** Start of PASSAGE PROVIDED **

# LDR / photo resistor - increasing resistance with increasing light???

Discussion in 'Electronic Basics' started by mike, Oct 19, 2004.

1. ### mikeGuest

Is there such a thing as a LDR that increases resistance with
increasing light?

Or, is there a simple circuit that will invert the resistance of a
common LDR?

Disclaimer: I have very little experience with electronic/circuits.

Any help is appreciated. Thanks!
m

2. ### Terry PinnellGuest

What is the objective? If you want to control a circuit using an LDR,
you would normally arrange the LDR with a normal resistor (or pot or
preset) as a voltage divider pair. You'd then use the output voltage
from that as input to a subsequent (analog or digital) circuit
section. So, simply reversing the position of the LDR and the other
resistor would reverse the operation of the circuit.

As an example, see the first section of my garden lamp circuit here:
http://www.terrypin.dial.pipex.com/Images/GardenLamp.gif

In the unlikely event that I wanted my lights to go on at dawn rather
than dusk, I could achieve that by swapping the positions of the LDR
and the resistors.

3. ### John PopelishGuest

I don't know of any.
This is fairly weary in some cases.
Tell us all the details you can think of about what you are trying to
accomplish. This will save us a lot of useless questions.

4. ### mikeGuest

wow, thanks for the response. here is exactly what i want to do:

i live in a basement w/o windows, and i want to rig inside light so it
coincides with the outside light. i was figuring i could run an LDR
placed outside, to a dimmable ballast in my basement apt.

i have an electronic dimming ballast, made by the now defunct JRS
Technology (#C232120RS501). it has a dimming control by way of a 0 to
10v class 2 circuit, 0.5mA output. it is 0-10v out, and by connecting
a 0-100k ohm potentiometer to this circuit i can dim the connected
flourescent bulbs no problem-- the greater the resistance, the greater
the V, the greater the resulting brightness.

however, what i want to do is connect an LDR in such a way that a
greater amount light hitting the LDR makes the bulbs brighter. this
means that in order to get brighter bulbs, i need a greater voltage
accross this circuit, which means i need greater resistance connected
to this circuit (i think, right?)

** End of PASSAGE PROVIDED **

### TASK SET
A. In the forum thread, what range of potentiometer resistance does mike use to dim the fluorescent bulbs?
B. How many lines of the records contain the string "located"? Give only the number.
The forum thread and the records come from unrelated sources.

** Start of SUPPLIED DATA **

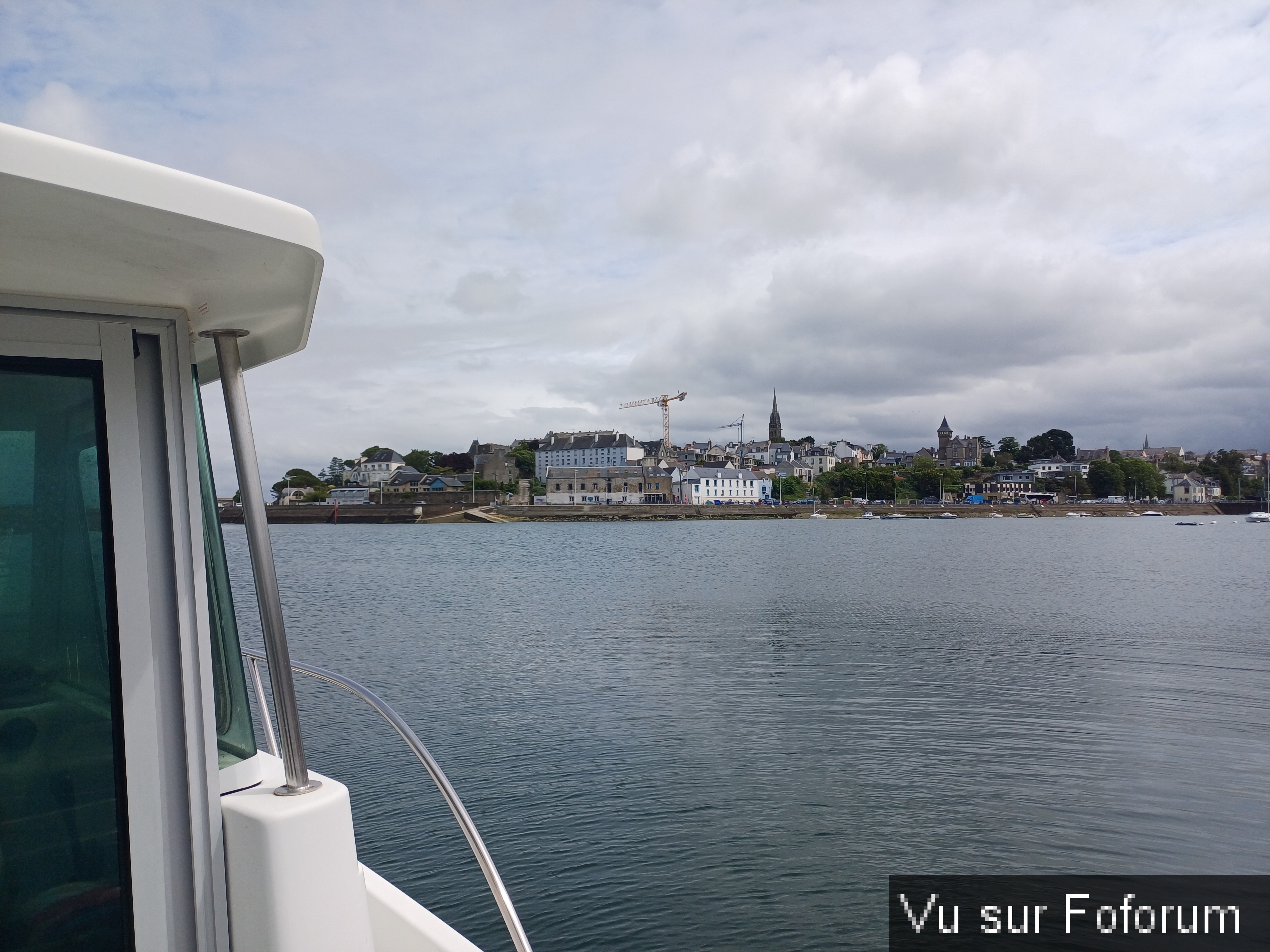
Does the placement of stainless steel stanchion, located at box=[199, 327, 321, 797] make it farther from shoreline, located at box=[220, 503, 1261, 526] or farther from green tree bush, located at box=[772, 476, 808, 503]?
green tree bush, located at box=[772, 476, 808, 503]

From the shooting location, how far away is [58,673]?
2.41 meters

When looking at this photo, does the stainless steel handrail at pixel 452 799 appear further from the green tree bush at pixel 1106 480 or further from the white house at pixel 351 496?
the green tree bush at pixel 1106 480

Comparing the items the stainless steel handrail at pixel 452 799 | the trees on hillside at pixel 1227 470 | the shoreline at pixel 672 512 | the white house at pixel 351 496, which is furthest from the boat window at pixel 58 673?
the trees on hillside at pixel 1227 470

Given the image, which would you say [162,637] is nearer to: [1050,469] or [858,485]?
[858,485]

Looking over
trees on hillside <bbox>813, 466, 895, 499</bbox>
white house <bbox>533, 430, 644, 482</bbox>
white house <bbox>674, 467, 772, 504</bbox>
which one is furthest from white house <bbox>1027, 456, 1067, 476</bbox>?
white house <bbox>533, 430, 644, 482</bbox>

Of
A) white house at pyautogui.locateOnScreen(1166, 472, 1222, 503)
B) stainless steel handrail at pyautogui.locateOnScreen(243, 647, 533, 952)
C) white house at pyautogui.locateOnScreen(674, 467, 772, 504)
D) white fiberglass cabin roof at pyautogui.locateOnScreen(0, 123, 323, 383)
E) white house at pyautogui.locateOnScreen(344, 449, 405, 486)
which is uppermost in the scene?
white house at pyautogui.locateOnScreen(344, 449, 405, 486)

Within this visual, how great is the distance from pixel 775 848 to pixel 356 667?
40.6ft

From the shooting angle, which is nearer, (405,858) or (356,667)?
(405,858)

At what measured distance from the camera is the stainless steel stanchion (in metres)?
2.62

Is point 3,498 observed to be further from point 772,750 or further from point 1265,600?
point 1265,600

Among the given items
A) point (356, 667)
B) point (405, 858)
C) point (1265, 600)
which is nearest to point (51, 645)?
point (405, 858)

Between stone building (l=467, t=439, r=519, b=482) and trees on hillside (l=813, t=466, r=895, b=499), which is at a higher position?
stone building (l=467, t=439, r=519, b=482)

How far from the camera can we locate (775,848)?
27.6 feet

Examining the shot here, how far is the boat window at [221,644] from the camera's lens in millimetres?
2756
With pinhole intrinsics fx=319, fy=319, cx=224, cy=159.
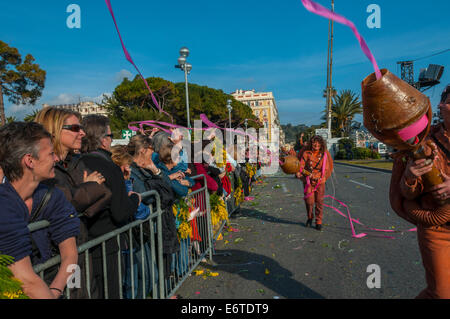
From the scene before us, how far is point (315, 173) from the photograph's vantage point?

** End of SUPPLIED DATA **

### RESPONSES PER TASK
A. 0 to 100k ohm

B. 2